» BRIEF A
In the comparison of G Suite and Office 365 below, which suite should a business pick if it wants to manage its own mail server?
***** SOURCE
Its live collaboration features far outstrip anything Office 365 has to offer. They’re such an integral part of the suite’s design and so simple to use, it requires practically no time at all to get up and running with them.
G Suite is also a good bet if your company doesn’t need all the sophisticated features of Office 365’s individual apps. Each individual application in G Suite is simpler to use than Office 365’s, with Gmail in particular more straightforward than Outlook. And if your users do a lot of searching for documents, Google’s search for Google Drive outstrips what Office 365 has to offer.
Who should use Office 365
If powerful and sophisticated features are more important to you than the best in collaboration, then Office 365 is for you.
Every one of its applications beats out its G Suite equivalent. And it’s not as if you can’t do live collaboration in Office 365. It’s just a bit more of a chore and not as straightforward as in G Suite. And Office 365’s markup features are exemplary, so it’s a good bet when people need to review each other’s work.
There are other reasons for a business to use Office 365 as well. Although G Suite’s Team Drives are useful for sharing documents and materials, they are no match for the fully collaborative environments that SharePoint offers. If you want to manage your mail server, rather than use hosted email, you’ll also want Office 365. And Microsoft Teams provides a great way for teams to share work with one another.
**********
***** STORED DATA
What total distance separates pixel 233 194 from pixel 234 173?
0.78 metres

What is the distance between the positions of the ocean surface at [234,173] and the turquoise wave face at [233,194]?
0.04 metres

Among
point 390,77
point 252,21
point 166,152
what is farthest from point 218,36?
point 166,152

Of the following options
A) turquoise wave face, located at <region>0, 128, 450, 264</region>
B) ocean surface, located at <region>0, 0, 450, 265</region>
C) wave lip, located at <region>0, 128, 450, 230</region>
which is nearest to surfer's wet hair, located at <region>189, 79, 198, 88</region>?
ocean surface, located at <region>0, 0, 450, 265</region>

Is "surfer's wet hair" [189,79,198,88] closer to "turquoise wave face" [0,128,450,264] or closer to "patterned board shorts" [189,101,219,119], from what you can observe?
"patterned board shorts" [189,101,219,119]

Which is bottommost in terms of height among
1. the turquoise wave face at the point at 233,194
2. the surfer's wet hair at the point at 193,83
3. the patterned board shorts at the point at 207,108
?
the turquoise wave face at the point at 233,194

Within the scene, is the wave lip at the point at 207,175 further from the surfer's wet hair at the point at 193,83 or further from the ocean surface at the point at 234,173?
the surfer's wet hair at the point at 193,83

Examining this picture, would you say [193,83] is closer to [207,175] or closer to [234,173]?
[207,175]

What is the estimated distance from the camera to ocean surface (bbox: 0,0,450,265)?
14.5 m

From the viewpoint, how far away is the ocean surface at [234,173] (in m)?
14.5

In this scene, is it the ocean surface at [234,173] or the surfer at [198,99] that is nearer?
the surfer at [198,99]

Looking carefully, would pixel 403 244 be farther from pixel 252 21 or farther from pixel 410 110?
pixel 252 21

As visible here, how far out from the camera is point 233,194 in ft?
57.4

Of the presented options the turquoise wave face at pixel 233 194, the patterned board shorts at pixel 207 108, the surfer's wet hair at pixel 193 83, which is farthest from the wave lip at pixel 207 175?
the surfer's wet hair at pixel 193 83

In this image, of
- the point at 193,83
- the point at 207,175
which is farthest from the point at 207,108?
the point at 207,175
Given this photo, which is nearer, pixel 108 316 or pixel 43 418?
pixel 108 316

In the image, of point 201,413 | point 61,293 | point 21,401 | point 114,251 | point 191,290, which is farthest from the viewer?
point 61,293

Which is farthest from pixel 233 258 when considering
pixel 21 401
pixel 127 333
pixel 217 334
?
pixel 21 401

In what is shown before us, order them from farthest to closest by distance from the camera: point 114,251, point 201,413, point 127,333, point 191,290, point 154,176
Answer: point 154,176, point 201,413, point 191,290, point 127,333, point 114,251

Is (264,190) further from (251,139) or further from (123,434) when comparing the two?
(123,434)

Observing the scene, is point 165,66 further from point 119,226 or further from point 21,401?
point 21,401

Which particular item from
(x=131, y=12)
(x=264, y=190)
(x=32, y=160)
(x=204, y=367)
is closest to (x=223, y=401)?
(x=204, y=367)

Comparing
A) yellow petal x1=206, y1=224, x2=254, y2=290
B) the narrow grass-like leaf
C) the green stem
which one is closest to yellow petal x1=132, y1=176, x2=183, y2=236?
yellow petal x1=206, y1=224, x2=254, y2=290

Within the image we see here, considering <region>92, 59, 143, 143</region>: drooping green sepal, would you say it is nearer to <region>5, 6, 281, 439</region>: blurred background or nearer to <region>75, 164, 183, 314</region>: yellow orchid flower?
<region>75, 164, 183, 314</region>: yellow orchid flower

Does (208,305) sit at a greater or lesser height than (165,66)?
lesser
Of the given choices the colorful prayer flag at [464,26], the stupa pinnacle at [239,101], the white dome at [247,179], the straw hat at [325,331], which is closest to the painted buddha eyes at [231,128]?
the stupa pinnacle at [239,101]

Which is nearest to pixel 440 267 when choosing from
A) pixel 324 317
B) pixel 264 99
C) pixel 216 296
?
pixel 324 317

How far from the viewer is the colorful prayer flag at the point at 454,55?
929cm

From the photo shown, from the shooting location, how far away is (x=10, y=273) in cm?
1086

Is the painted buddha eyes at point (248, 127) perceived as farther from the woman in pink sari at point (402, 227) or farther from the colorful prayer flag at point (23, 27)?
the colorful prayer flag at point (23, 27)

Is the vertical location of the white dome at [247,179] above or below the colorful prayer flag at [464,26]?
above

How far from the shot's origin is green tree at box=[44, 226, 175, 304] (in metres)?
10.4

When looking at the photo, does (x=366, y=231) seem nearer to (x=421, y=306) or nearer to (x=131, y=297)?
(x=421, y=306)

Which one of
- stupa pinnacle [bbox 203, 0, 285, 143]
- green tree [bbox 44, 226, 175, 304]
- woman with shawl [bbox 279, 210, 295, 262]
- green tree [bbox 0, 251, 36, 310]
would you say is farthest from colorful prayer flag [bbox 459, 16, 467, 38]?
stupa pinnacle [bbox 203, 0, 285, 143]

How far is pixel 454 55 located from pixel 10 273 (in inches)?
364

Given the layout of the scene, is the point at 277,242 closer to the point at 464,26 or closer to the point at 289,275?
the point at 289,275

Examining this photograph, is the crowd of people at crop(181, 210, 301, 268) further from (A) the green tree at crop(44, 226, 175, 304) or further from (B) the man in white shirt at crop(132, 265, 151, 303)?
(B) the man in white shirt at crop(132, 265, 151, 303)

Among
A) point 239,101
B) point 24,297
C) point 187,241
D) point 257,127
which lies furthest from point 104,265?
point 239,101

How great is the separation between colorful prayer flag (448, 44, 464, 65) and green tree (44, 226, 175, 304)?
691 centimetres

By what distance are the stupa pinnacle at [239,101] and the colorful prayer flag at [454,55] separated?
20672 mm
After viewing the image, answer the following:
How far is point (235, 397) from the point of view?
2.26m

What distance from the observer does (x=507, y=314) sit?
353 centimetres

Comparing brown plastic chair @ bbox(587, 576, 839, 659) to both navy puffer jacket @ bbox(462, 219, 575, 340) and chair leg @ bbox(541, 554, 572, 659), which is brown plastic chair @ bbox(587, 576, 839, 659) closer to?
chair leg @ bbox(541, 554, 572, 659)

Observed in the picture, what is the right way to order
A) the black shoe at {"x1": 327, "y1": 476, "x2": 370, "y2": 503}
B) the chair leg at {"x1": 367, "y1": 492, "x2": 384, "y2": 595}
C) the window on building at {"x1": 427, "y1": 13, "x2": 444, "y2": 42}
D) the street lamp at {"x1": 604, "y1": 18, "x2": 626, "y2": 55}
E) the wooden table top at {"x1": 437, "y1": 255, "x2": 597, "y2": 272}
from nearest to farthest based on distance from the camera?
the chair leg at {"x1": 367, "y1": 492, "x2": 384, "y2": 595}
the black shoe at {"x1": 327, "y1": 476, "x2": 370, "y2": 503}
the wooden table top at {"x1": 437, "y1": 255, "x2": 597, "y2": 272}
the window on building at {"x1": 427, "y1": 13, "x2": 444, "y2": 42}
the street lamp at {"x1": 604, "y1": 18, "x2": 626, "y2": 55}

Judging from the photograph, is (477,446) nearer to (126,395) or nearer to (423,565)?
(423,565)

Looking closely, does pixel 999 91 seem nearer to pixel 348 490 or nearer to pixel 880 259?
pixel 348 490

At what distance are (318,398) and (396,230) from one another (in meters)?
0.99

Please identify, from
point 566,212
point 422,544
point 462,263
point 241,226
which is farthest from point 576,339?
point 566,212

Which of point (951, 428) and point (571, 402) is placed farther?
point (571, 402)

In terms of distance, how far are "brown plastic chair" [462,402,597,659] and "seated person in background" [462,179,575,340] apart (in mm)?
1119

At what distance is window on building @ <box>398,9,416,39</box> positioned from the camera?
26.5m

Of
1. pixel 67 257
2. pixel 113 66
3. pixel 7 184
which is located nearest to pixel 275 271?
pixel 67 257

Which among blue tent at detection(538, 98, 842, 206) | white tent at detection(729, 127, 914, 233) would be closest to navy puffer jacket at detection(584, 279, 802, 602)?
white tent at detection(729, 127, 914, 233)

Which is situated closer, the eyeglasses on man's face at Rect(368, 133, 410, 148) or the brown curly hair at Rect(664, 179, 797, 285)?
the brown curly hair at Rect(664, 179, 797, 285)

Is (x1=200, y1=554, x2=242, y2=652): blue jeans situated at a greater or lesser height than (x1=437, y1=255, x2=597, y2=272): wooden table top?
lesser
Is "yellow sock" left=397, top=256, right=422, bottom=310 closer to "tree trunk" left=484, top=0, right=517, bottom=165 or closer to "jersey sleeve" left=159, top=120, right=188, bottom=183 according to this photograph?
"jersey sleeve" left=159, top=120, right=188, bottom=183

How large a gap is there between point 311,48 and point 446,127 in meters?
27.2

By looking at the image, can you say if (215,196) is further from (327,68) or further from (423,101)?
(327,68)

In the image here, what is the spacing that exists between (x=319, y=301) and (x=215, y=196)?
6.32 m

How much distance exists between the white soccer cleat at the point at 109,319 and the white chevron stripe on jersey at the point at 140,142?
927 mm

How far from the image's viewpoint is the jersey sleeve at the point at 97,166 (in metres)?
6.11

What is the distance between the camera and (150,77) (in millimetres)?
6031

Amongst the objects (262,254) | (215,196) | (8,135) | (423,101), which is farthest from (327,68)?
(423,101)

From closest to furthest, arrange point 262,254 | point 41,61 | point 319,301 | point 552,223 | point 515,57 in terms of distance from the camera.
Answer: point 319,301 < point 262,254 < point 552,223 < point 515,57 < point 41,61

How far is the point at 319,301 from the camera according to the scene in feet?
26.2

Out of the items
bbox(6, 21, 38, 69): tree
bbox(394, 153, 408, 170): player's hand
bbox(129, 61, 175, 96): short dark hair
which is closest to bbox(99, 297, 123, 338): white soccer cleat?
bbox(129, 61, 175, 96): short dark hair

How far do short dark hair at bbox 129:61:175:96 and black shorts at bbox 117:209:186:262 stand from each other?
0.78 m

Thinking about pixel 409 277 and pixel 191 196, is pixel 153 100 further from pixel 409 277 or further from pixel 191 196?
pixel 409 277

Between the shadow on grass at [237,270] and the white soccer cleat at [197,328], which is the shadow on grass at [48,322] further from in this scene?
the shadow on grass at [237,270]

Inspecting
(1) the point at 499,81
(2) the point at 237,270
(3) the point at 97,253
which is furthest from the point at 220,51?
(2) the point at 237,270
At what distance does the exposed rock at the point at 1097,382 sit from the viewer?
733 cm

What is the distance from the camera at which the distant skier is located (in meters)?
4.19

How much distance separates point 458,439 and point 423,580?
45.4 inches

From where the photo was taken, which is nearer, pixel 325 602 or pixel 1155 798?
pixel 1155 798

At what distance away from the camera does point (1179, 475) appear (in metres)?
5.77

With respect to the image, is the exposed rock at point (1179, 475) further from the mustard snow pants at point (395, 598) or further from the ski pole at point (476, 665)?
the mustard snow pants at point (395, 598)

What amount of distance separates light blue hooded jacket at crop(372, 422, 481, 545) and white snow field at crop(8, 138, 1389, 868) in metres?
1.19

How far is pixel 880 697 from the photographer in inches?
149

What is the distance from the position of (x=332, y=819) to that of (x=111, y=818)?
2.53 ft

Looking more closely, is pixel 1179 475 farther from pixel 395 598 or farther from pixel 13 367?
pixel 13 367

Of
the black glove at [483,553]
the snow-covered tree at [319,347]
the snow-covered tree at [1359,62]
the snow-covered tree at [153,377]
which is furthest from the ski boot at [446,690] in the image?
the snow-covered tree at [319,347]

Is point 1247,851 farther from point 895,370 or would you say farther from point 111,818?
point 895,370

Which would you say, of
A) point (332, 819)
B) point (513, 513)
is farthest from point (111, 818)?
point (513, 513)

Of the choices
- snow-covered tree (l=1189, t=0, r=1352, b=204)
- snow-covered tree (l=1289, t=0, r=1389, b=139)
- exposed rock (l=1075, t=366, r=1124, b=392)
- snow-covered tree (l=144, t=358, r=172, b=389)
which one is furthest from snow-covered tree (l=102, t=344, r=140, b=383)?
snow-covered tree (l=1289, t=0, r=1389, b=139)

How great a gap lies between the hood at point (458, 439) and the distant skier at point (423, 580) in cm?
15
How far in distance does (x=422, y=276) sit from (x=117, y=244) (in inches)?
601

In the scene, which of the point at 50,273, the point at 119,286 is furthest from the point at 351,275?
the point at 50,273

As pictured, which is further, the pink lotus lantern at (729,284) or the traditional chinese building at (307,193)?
**********
» BRIEF B
Return every line of the records above that contains the word "tent".

» EXERCISE ANSWER A
Office 365

» EXERCISE ANSWER B
Which among blue tent at detection(538, 98, 842, 206) | white tent at detection(729, 127, 914, 233) would be closest to navy puffer jacket at detection(584, 279, 802, 602)?
white tent at detection(729, 127, 914, 233)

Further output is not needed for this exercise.